Выбрать главу

Лисица взглянул на незнакомца. Тот смущенно обвел рукой свое обиталище, в котором кое-как пытался навести уют, и указал гостю сесть на вытертую местами меховую подстилку. Он обронил что-то извиняющимся тоном и вытащил из-за пояса кинжал с костяной ручкой, изогнутый на манер ятагана. Лисица напрягся, готовый защищаться, но незнакомец лишь полоснул зайцу по горлу и разделал тушку, чтобы насадить мясо на оструганные заранее деревянные палочки. Он разжег костер, после чего споро завернул косточки и внутренности в шкуру и отодвинул узелок подальше.

Лисица потер большим пальцем подстилку и незаметно поднес его к носу. Запахло лошадиным потом, значит, когда-то эта подстилка была чепраком. Лошади здесь взяться было негде, а, значит, незнакомец продал ее, или пропил, или потерял. Может быть, это была не его лошадь и теперь он боялся вернуться к хозяину? Лисица взглянул на незнакомца, пока тот тщательно ополаскивал руки в небольшой пиале, но черноволосый поднял глаза, кротко улыбнулся и пожал плечами.

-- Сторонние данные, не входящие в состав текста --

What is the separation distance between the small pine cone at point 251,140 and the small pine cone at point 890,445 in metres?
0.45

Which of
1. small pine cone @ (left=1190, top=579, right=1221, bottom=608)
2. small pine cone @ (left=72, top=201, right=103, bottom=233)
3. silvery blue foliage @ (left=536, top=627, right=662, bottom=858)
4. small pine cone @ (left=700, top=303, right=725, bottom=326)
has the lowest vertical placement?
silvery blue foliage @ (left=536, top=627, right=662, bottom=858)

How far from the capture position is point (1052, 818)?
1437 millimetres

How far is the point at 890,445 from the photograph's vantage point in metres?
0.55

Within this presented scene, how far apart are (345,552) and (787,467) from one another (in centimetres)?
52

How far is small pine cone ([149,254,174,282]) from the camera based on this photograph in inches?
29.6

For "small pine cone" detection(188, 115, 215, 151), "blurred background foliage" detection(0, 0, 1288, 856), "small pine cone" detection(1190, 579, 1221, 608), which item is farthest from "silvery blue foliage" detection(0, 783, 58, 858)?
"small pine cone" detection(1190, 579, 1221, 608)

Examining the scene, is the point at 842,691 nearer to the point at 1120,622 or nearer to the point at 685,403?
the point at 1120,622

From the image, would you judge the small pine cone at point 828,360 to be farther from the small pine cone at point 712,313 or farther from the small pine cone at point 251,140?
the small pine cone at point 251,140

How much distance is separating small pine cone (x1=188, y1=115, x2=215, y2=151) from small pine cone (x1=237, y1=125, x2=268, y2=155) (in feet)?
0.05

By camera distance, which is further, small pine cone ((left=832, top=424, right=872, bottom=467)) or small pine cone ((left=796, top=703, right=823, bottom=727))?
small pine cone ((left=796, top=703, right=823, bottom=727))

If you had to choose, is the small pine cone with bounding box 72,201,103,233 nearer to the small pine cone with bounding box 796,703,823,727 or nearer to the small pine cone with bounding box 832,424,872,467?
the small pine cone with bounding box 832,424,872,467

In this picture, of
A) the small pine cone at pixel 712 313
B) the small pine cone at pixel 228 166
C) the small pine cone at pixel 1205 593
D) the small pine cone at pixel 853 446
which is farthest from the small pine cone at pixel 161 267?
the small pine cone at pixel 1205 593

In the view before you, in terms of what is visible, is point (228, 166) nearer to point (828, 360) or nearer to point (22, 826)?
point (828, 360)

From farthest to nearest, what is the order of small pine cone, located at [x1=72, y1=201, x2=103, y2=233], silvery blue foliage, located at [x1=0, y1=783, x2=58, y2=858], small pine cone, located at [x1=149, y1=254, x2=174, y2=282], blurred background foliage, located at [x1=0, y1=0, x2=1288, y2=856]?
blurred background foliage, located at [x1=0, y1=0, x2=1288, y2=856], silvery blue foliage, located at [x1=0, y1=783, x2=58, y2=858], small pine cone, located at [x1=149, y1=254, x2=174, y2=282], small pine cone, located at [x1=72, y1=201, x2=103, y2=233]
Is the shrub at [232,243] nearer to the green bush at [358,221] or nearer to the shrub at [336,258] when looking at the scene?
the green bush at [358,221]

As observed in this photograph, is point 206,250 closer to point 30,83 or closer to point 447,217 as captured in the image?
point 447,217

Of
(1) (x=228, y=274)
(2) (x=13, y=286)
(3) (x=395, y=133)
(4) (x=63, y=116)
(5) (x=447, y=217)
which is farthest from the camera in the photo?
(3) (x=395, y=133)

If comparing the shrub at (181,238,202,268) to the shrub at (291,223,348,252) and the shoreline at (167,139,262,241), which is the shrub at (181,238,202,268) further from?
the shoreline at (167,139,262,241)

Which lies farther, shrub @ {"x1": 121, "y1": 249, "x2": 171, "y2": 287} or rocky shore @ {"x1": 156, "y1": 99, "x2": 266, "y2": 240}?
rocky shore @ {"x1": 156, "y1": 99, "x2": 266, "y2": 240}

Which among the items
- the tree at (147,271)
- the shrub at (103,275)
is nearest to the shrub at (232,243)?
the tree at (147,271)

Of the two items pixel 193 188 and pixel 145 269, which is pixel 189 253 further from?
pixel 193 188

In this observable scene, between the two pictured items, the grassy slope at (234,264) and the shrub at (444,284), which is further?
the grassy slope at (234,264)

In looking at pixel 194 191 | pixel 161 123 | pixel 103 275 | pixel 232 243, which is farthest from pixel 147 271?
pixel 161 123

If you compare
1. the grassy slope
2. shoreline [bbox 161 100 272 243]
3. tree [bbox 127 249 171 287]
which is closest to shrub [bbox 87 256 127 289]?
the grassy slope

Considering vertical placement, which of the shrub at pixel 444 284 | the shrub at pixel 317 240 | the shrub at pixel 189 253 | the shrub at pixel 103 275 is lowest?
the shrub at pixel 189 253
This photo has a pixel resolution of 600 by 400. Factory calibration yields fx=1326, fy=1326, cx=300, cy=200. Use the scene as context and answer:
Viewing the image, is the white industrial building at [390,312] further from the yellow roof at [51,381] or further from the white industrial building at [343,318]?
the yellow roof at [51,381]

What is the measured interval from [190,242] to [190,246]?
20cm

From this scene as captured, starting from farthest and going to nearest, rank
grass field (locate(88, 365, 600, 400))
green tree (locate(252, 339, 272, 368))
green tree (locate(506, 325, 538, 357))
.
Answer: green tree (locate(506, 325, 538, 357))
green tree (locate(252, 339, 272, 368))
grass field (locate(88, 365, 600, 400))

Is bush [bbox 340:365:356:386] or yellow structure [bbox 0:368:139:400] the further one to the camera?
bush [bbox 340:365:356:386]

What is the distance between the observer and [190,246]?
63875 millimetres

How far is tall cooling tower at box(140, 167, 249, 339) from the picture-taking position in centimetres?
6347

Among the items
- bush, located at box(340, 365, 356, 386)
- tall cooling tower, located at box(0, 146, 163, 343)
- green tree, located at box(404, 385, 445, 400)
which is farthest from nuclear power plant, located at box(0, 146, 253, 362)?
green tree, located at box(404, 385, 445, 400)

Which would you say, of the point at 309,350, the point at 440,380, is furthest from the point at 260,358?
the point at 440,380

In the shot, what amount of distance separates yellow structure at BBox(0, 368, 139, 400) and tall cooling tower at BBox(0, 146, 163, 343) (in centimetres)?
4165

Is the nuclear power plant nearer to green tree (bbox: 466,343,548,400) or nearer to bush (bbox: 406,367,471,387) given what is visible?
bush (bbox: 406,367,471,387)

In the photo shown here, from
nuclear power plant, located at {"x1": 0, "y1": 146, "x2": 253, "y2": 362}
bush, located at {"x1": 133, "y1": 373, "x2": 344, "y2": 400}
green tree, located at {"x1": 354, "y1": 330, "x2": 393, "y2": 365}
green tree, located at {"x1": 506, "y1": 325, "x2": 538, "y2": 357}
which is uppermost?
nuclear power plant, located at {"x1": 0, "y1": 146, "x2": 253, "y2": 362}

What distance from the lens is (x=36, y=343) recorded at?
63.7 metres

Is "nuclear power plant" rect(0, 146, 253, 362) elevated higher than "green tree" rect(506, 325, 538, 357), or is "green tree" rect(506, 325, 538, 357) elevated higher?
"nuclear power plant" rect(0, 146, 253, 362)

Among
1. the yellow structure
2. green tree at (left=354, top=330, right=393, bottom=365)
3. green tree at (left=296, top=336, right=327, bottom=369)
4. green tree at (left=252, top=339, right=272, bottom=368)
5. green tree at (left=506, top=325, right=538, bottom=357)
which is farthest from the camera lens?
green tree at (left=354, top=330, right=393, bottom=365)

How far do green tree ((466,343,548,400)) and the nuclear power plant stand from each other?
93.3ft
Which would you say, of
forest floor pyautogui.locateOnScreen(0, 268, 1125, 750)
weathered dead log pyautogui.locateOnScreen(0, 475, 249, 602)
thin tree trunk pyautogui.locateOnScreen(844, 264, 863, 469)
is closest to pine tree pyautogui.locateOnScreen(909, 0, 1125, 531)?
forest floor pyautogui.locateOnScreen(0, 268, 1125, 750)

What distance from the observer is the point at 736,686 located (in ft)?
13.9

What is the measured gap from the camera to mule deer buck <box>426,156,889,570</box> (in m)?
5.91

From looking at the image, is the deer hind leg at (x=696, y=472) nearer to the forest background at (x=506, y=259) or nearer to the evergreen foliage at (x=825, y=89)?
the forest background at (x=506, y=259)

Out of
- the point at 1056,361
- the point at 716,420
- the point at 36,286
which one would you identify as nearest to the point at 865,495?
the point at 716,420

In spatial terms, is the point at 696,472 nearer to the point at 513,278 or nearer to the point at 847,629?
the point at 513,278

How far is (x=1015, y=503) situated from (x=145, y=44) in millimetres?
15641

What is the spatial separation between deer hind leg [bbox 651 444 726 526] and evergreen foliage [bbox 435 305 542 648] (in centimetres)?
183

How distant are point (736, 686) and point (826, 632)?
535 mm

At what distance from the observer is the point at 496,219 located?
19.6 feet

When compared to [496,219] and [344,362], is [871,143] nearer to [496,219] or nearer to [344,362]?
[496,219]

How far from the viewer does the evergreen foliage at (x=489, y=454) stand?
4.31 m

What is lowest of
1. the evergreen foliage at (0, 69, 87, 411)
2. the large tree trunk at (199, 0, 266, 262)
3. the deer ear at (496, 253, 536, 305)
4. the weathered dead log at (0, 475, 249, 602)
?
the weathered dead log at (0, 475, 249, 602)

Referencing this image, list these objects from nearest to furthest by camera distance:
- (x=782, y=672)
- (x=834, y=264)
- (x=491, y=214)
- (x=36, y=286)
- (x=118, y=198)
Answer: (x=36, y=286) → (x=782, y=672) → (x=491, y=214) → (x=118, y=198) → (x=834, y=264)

Он поставил мясо на огонь и сел рядом – не по-европейски, но по-османски, скрестив ноги. У Лисицы не осталось сомнений, что этот человек пришел с той стороны гор, зато накопились вопросы. Он достал из сумки соль и протянул ее осману, развернув тряпицу. Осман испуганно взглянул на нее, и тогда Лисица ткнул в нее пальцем и облизал, чтобы успокоить хозяина – мало ли, он решил, что это яд? – а затем сделал вид, что посыпает ей мясо. Турок облегченно заулыбался и не стал протестовать, когда Лисица и в самом деле посолил мясо.

- Как тебя зовут? – прервал молчание Лисица. Осман растерянно глядел на него, сморщив лоб, будто умный пес, и тогда Лисица приложил себе кулак к груди и раздельно произнес:

- Я – Лисица. А ты - …?

Осман нахмурился, а затем просиял и вскочил. Он указал куда-то вдаль, и незнакомая речь полилась из него ручьем. Он говорил, жестикулировал и менялся в лице – от горя к надежде. Вся эта пантомима наверняка что-то значила, но все, что Лисица мог из нее понять, это лишь повторенное несколько раз слово «осман» или «усман», но об этом он догадался и так.

- Ничего себе ты разговорчивый, - покачал он головой, после того, как турок прижал руку к сердцу, опять поклонился и сел, внимательно глядя на него. – Значит, осман, верно?

Турок помедлил и кивнул.

- Вот и буду звать тебя Османом, - заключил Лисица. – Как же ты сюда попал, Осман, а? Можешь не отвечать, я не пойму… - он оглянулся, раздумывая, как же найти общий язык с чужеземцем, и приметил заготовленный для костра хворост. - А вот нарисовать можно.

Он взял одну из ветвей и начертил на земле человечка, а потом указал на Османа. Тот в священном ужасе следил за его движениями и замахал руками, когда понял, что Лисица имеет в виду. Он горячо и с волнением заговорил, указывая на небо, а потом тщательно затоптал рисунок, с укоризной приговаривая что-то.

- Ты упал с неба, Осман? – уточнил Лисица и тоже ткнул пальцем в небо. Осман закивал и горячо заговорил, подняв лицо к облакам. Лисица поднял одну бровь. Невольно вспомнилась восточная сказка о мореходе, которого принесла огромная птица, но, кажется, ни один ученый ничего и никогда не говорил о птицах, на которых можно было бы летать. Может быть, турок сошел с ума и убежал от людей в лес? Но на безумца, которых в Вене показывали за деньги, он похож не был. Да и бежать ему от своих далековато. Не человек, а загадка.

Лисица разложил свои небогатые припасы на земле – остатки хлеба, две луковицы, вяленое мясо, и турок замолчал, провожая взглядом припасы, а потом поклонился вновь. Он взял краюшку позавчерашнего каравая и разломил ее на две половины. Одну из них он положил перед Лисицей, свою же часть взял в ладонь и строго заговорил, прикасаясь то к сердцу, то ко лбу. Ясно было одно, он творил какой-то чужеземный обычай, и на всякий случай Лисица кивнул.